When the anesthesiologist was finally ready to give me the dual epidural, she gave me the first shot while I was standing, and then when I went to lie down for the second part, she couldn’t find the babies heartbeat on the monitor. She went to roll me over to find the heartbeat, and suddenly we heard a cry. The nurse lifted up the sheet and there the baby was! I thought it was a baby from another room, I didn’t even feel her coming out. I didn’t push or anything! No one ever believes me when I tell them this story, she literally slipped right out. The nurse was a bit stunned, so I reached down and grabbed her. When the IPs came, they went to see her in the Neo-Natal Intensive Care Unit, and the hospital offered them a room and they were able to stay in the hospital for three weeks with her. She needed to be on a ventilator for about a day, and a feeding tube for two weeks. Other than that, she was off all of the monitors after the first week and a half. She was very healthy, especially given her gestational age.
11. How did surrogacy change your life?
Surrogacy definitely made my life a lot better. Knowing that I’m able to do this for others has given me so much hope in life. It’s such an amazing thing to be able to give others the gift of having a child. I feel like I’m a better person because of it. I’m very surrogacy friendly because of my own experiences. I want to help other surrogates in any way that I can and be an active part of the community and show people what they’re capable of. Before I became a surrogate, I would have never fully understood emotionally what it’s like, but now that I’ve completed my two journeys so far, I’m like: let’s give babies to everyone!
12. What was the best part of your surrogacy journey?
Seeing the Dad’s faces when they saw their baby for the first time and seeing how happy they were. Especially for my first set, because they were actually there for the birth. Sharing those moments with my IPs were always the most special, like having the transfer and them being able to watch through their phone. Just seeing how happy t
13. What would you say to someone considering surrogacy?
Do it! If you can, absolutely look into it and do your research. Don’t expect it to always go as planned, and don’t expect it to be easy.
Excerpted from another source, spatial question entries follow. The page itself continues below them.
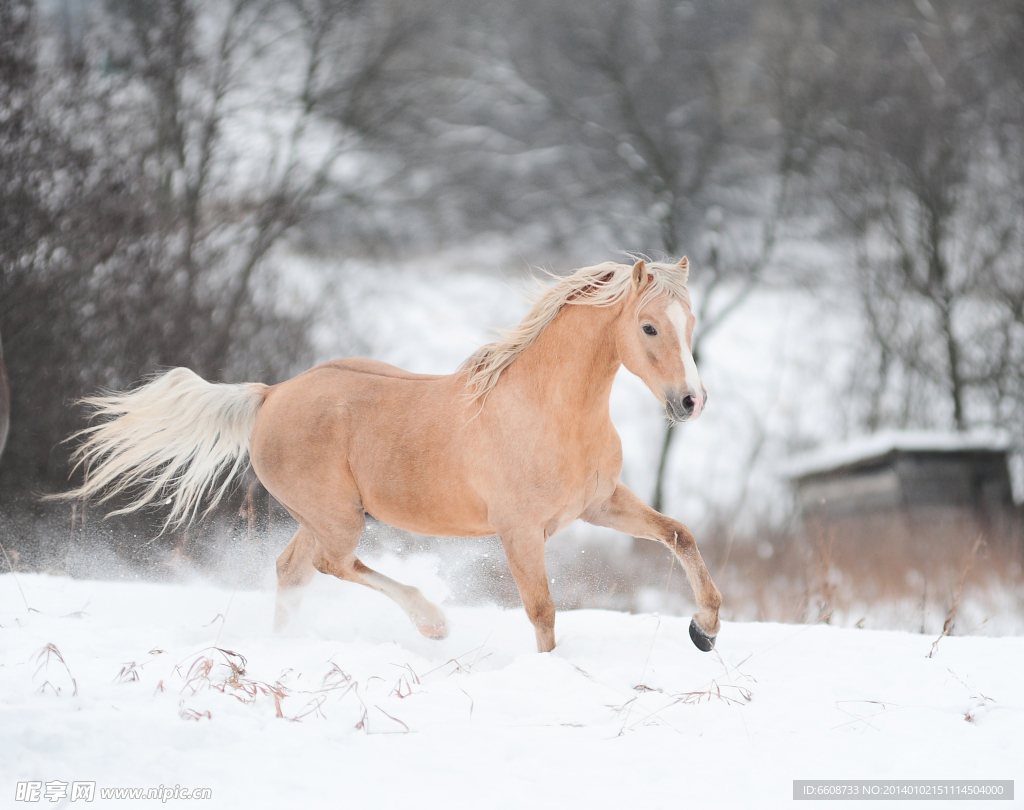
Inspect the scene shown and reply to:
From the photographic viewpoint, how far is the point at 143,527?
22.0 feet

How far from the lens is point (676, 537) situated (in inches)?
136

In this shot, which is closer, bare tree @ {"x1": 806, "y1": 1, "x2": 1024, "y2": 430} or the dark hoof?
the dark hoof

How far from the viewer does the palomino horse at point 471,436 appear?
325 cm

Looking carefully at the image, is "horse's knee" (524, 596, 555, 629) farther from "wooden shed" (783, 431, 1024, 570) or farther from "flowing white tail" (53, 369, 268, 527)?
"wooden shed" (783, 431, 1024, 570)

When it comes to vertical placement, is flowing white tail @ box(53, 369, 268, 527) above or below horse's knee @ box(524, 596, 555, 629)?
above

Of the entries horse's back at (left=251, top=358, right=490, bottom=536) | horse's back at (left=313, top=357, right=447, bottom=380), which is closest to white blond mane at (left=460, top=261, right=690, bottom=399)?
horse's back at (left=251, top=358, right=490, bottom=536)

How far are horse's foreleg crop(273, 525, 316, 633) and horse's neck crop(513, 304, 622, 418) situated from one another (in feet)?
5.12

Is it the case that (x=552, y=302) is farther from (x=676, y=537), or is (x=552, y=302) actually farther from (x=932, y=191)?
(x=932, y=191)

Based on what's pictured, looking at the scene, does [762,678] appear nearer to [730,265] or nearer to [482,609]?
[482,609]

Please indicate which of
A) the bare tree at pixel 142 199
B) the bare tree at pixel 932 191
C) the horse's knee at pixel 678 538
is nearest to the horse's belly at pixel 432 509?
the horse's knee at pixel 678 538

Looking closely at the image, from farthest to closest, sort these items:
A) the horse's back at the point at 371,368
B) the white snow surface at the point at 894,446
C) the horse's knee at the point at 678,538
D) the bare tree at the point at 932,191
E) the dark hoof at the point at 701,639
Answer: the bare tree at the point at 932,191
the white snow surface at the point at 894,446
the horse's back at the point at 371,368
the horse's knee at the point at 678,538
the dark hoof at the point at 701,639

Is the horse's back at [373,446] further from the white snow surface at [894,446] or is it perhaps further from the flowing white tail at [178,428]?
the white snow surface at [894,446]

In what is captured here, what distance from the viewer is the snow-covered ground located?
1.93 m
Make sure you’re educated about your medication protocol and make sure you discuss your communication expectations with your Intended Parents. If it’s right for you and your family, and you have the right support systems, just go for it!
14. Would you consider being a surrogate again? Why?
I’m getting ready for my next journey with Canadian Fertility Consulting right now! I’m also already planning my fourth journey afterwards. I want to complete a sibling journey for my other Intended Fathers, but they’re not quite ready just yet. So, if I can help another couple in the meantime, I’m all for it. That’s part of the reason why I selected my current set of IPs, because they’ve already created embryos, and I want to get started on this right away. I love seeing how happy this makes the Intended Parents, and I want to continue being a surrogate for as long as I possibly can.